_WHAT IS REQUIRED:_ Report every line in the records below that contains the string "scene", reproducing each such line in full.
══ GIVEN RECORDS
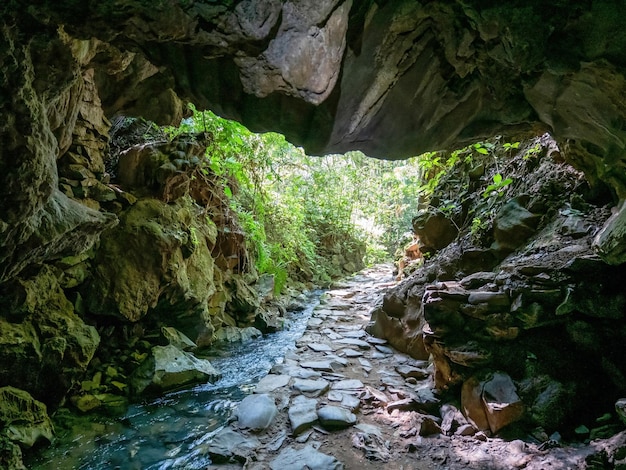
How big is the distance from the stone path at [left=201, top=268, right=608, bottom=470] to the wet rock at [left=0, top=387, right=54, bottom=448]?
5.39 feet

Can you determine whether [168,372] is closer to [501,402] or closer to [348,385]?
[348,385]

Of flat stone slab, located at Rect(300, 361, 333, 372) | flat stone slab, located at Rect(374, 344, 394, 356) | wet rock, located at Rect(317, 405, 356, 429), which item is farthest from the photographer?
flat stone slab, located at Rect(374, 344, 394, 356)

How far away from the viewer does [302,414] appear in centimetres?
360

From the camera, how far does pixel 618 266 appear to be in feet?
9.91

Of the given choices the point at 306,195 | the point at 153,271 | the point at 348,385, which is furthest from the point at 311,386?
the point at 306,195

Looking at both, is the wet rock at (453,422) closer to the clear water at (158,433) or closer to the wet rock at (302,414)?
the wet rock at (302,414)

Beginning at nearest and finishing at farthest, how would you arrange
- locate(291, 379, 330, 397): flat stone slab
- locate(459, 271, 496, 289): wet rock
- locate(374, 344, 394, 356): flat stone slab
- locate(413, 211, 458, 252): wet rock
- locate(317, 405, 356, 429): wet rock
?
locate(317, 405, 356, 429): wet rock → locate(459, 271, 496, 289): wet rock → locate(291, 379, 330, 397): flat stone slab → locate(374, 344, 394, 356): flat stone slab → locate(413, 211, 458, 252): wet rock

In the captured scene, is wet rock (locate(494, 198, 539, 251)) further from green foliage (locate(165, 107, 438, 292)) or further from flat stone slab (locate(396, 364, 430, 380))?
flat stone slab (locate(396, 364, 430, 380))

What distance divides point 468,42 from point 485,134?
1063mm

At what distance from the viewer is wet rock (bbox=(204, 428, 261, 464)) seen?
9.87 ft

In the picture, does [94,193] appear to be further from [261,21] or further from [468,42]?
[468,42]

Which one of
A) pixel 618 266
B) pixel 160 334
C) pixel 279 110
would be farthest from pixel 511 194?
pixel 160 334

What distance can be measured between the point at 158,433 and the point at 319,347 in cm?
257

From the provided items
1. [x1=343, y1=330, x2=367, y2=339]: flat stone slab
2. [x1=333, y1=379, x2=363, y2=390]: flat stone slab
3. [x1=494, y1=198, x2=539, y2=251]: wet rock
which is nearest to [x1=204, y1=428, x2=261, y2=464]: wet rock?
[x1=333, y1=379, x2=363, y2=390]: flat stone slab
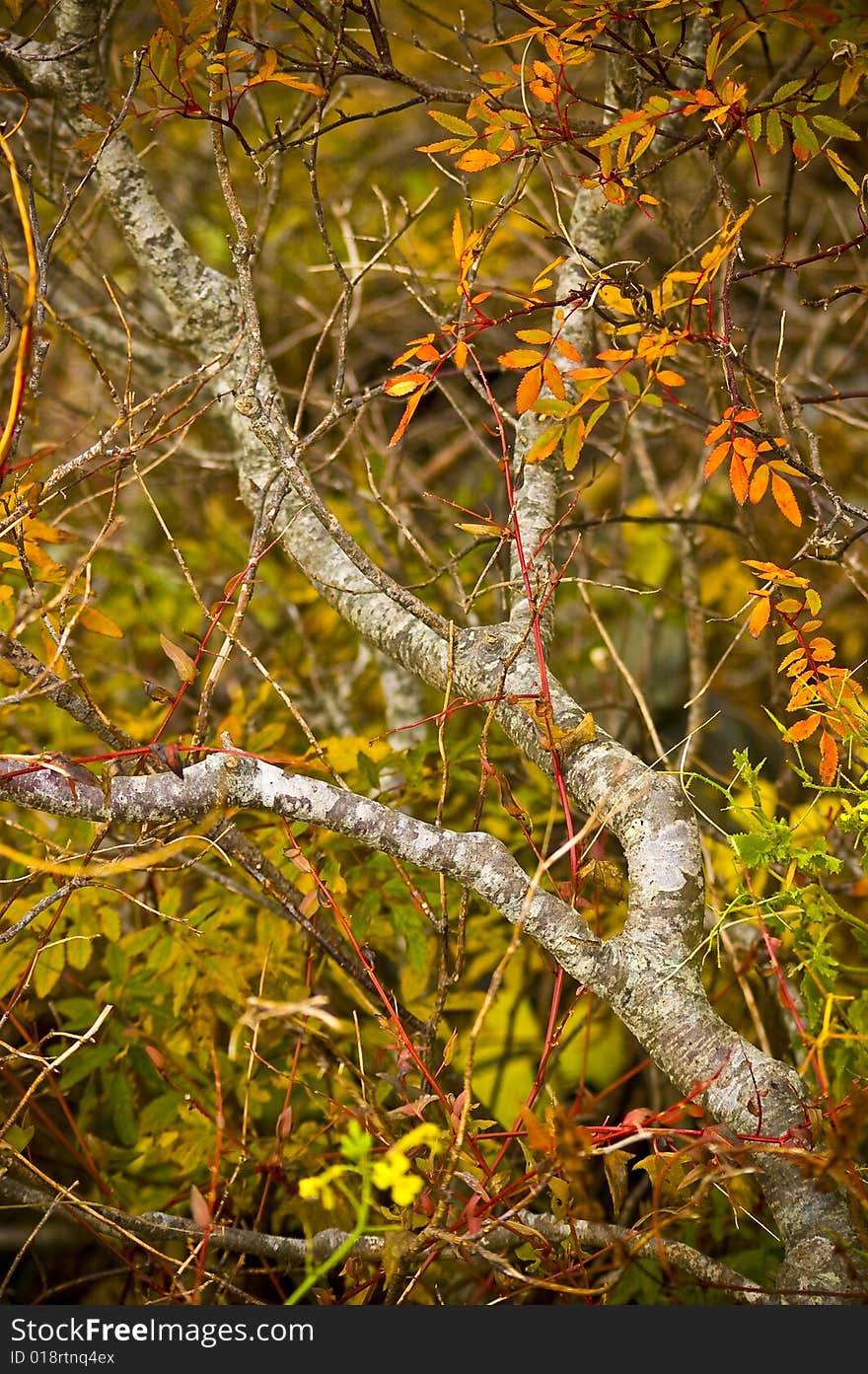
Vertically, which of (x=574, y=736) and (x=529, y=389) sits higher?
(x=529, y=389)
════
══ GIVEN RECORDS
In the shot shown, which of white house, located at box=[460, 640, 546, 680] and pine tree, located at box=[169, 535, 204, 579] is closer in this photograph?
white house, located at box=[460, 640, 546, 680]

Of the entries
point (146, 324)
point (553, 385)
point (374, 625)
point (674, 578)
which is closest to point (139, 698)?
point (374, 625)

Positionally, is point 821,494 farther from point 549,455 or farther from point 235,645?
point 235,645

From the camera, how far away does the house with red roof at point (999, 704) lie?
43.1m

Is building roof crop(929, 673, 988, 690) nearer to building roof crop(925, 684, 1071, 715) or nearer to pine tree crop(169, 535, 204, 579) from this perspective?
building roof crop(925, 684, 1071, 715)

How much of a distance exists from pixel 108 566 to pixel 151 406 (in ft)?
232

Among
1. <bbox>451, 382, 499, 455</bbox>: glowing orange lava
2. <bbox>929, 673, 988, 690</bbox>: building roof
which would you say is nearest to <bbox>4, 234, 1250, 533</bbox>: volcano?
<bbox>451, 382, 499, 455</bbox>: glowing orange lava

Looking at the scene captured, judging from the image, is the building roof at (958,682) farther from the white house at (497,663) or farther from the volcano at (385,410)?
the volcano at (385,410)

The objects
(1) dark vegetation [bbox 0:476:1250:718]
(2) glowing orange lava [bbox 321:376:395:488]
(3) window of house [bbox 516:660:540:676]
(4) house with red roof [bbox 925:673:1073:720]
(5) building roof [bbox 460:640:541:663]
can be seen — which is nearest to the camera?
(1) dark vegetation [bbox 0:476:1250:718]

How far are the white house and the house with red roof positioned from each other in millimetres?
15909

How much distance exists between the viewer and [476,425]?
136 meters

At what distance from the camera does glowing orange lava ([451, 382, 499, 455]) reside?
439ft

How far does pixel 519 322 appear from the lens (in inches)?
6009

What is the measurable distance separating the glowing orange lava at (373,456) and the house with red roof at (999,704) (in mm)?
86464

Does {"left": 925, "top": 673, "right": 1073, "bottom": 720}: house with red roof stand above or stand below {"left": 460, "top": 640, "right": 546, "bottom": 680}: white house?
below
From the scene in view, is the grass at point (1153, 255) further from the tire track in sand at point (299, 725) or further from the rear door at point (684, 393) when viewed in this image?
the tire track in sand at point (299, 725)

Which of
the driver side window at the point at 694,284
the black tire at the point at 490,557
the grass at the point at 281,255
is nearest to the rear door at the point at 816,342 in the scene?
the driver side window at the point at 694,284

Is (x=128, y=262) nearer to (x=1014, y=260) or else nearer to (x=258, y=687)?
════
_ANSWER FOR THE TASK:_
In the captured scene, is wet rock (locate(494, 198, 539, 251)) further from green foliage (locate(165, 107, 438, 292)) or further from flat stone slab (locate(396, 364, 430, 380))?
Looking at the scene captured, judging from the image, is the building roof at (958,682) farther from the white house at (497,663) or farther from the volcano at (385,410)?
From the scene in view, is the grass at point (1153, 255) further from the tire track in sand at point (299, 725) or further from the rear door at point (684, 393) when viewed in this image?
is nearest to the rear door at the point at 816,342 in the scene?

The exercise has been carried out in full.